Strawberry Cheesecake:
1 (4-serving) box instant cheesecake pudding
1 cup rolled oats
2T natural peanut butter
1 + 3/4 cup (6 scoops) strawberry whey protein
2/3 - 3/4 cup skim milk, as needed
wheat bran
Vanilla Butterscotch :
1 (4-serving) box instant butterscotch pudding
1 cup rolled oats
2T natural peanut butter
1 + 3/4 cup (6 scoops) vanilla whey protein
2/3 - 3/4 cup skim milk, as needed
wheat bran
1. Line the inside of a 6 x 6 glass baking dish with wax paper (9×13 dish works but you may want to double the recipe or they will be very thin). Coat the wax paper with cooking spray.
2. Mix the dry ingredients together in a large bowl. Cut in the peanut butter and mix well. Slowly add the milk and stir until well mixed and the batter is moist and very sticky, making it almost impossible to stir (the stickier, the better).

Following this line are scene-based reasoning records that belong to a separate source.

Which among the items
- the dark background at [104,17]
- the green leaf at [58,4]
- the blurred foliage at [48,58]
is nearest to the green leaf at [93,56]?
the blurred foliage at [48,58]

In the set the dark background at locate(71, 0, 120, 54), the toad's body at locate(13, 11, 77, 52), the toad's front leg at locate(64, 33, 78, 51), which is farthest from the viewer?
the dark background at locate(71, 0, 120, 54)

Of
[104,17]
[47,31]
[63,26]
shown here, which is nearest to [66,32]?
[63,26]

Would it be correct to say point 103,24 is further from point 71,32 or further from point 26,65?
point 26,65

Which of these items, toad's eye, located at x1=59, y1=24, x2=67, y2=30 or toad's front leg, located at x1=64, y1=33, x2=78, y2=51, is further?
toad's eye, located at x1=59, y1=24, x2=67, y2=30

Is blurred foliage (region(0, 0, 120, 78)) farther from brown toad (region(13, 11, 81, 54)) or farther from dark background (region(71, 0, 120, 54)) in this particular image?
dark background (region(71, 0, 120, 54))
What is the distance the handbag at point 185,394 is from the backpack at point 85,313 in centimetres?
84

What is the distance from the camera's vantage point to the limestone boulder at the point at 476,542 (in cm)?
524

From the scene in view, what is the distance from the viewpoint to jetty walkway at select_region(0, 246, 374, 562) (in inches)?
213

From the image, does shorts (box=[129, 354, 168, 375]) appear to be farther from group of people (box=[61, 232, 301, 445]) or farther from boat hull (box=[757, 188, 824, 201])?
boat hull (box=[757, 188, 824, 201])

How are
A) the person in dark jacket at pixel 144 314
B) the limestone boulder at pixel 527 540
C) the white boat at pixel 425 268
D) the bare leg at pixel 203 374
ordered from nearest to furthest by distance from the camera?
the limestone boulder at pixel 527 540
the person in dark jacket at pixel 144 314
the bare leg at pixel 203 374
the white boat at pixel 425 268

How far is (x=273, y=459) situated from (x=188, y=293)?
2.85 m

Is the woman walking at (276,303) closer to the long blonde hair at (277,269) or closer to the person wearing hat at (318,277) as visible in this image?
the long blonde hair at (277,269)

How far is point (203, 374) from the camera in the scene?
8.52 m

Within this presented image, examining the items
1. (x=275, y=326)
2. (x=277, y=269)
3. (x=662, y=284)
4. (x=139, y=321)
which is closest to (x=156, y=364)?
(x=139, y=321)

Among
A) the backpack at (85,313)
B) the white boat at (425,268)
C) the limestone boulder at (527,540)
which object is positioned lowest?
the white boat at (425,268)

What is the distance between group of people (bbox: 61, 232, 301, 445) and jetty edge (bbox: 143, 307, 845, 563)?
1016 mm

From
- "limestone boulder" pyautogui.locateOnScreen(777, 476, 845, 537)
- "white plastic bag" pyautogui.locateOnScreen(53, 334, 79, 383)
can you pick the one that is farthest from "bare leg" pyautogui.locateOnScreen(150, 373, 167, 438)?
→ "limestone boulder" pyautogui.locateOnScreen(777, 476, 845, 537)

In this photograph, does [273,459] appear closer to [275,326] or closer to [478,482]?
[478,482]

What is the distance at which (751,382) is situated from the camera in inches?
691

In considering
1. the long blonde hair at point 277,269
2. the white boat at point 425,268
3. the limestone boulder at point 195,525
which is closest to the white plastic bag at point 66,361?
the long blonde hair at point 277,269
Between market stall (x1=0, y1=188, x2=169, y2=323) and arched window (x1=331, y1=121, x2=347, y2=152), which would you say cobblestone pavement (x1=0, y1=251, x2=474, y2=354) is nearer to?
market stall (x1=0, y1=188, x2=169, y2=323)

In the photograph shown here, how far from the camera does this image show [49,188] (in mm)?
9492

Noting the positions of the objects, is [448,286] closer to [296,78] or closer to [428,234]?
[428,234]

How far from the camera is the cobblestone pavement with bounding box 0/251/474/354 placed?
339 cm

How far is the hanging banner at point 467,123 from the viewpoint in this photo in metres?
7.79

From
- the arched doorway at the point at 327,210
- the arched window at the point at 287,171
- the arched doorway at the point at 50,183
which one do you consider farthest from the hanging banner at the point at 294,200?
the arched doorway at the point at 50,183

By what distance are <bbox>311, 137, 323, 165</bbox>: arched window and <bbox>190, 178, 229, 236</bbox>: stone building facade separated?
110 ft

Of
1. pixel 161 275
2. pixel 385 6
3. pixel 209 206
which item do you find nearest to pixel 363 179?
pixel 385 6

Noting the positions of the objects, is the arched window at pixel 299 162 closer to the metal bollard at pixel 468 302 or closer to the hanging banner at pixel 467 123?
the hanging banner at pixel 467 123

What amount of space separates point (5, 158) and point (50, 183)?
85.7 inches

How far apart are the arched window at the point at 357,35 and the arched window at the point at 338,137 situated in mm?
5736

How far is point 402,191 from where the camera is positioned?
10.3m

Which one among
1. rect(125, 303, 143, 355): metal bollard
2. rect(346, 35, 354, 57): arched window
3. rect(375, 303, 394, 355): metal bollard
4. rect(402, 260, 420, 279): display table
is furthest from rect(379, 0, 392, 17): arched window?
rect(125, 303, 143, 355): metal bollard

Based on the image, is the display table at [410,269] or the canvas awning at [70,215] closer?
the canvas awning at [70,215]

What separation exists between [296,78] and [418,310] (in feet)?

3. Spread into the dish and try to flatten as best possible. Use another sheet of wax paper coated in cooking spray as a glove to fit the mixture to the dish. Cover the top with wheat bran and press it into the mixture until there are no sticky spots (excess wheat bran is fine). Refrigerate for at least 30 minutes or pop in the freezer for 15 minutes.
4. Now, pick the mixture out of the dish by lifting the sides of the wax paper and turn it upside-down into the dish so the wheat bran covered side is on the bottom. Slowly remove the wax paper. If this is too difficult, place the dish in the freezer for a little while longer. Cover the new top with wheat bran and press it into the mixture. Cut into 12 pieces and use the extra wheat bran in the dish to coat all sides of the bars.
5. Individually wrap each bar in wax paper and store in the fridge or freezer.